Problem Description
Assuming that a traveling businessman wants to visit N cities, he must choose the path he wants to take. The limit of the path is that each city can only be visited once, and in the end he must return to the original starting city. The goal of path selection is that the required path distance is the minimum value among all paths
Requirements: Refer to the core code of the genetic algorithm, and take the TSP problem as an example to realize the solution program of the genetic algorithm
In this problem example, we randomly generate 20 cities, and use the coordinates (x, y) in the plane Cartesian coordinate system to represent the location of the city
Solutions
The genetic algorithm is used to solve the TSP problem, and it uses the characteristics that it is more likely to find the global optimal solution; through the continuous reproduction of the population, it simulates the process of iteratively finding the minimum value of the path. The specific implementation steps are as follows:
Initialize the population: the population is composed of individuals, and an individual corresponds to an effective candidate solution in the problem; in the genetic algorithm, the chromosome is used to represent the individual, and when mapped to the TSP problem, an effective path represents an individual; therefore We can make sure that, in the following description, the chromosome and represent a valid path
Calculate population fitness: fitness reflects the probability of individuals surviving in the population and producing offspring.

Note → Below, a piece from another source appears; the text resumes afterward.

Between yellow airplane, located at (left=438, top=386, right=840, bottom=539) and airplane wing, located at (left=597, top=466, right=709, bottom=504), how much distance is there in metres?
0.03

In the TSP problem, because the purpose of each iteration is to find a shorter path, the shorter the path length of the individual, the It is easier to retain in the iterative process, and the fitness is higher
Natural selection: Selecting advantageous individuals from the current population; I use the tournament selection method:
Each time three individuals are randomly selected from the population (i.e. triple tournament selection method) as a sample
Select the one with the best fitness (that is, the scheme with the shortest path) in the sample and enter the next generation population
Repeat steps ab until the new population is the same size as the original population
Crossover: select individuals in the new population generated by natural selection, and create offspring. In the genetic algorithm, it is realized by exchanging chromosomes between two selected individuals;
The "single-point crossover" is selected in the crossover operation of this question:
set the probability of a crossover
Select an individual from each of the two new populations as the parent of the offspring individual
If there is no crossover, one of the parents is randomly selected as the offspring individual
If a crossover occurs, perform the following steps:
Choose a father (or mother), whose chromosomes are copied for the offspring
Randomly intercept a piece of chromosome from the mother (or father) to replace the chromosome at the corresponding position of the offspring
Generate new offspring from this
Repeat steps abcd until the population of offspring individuals is the same size as the population of the previous generation
Mutation: Change some genes of each newly created individual (since chromosomes are made up of genes, what changes is a certain position on the chromosome); the probability of mutation is usually low
The mutation operation for this problem is "exchange mutation": randomly select two genes on a chromosome, exchange their positions, and form a new chromosome
Elitist strategy: It can ensure that the best individuals in the population enter the next generation; through selection, crossover and mutation, the offspring generated from the previous generation population are not directly used to form the offspring population, but are compared with those in the previous generation population. Individuals are compared, and more excellent individuals are selected to enter the offspring population, so as to ensure that the offspring population generated by each iteration is composed of the best individuals, and the optimal solution can be obtained faster
Selection of termination conditions: set the number of iterations, the algorithm will terminate when the number of iterations is reached, and the best solution will be output
Algorithm source code
import math
import random
import time
import pandas as pd
import matplotlib.pyplot as plt
from matplotlib.pylab import mpl
import numpy as np
# 计算适应度
def compute_fitness(pop_line,distance):
sum_dis = 0
temp_dis = 0
nums = len(pop_line)
for i in range(nums):
if i < nums - 1:
temp_dis = distance[pop_line[i],pop_line[i+1]]
sum_dis += temp_dis
else:
temp_dis = distance[pop_line[i],pop_line[0]]
sum_dis += temp_dis
return sum_dis
# 轮盘赌选择(不太好实现,先不用了)
# def select(pops,fitness):
# fitness = np.array(fitness)
# index = np.random.choice(np.arange(POP_SIZE), size=1, replace=True,p=( fitness / fitness.sum()))[0]
# print(fitness[index])
# return pops[index]
# 自然选择,采用锦标赛选择
def tournament_select(pops,pop_size,fitness,tournament_size):
new_pops = []
new_fitness = []
# 直到新的种群规模到达当前种群规模
while len(new_pops) < len(pops):
# 从原始样本中选出的样本
checked_list_pop = [random.randrange(0,pop_size) for i in range(0,tournament_size)]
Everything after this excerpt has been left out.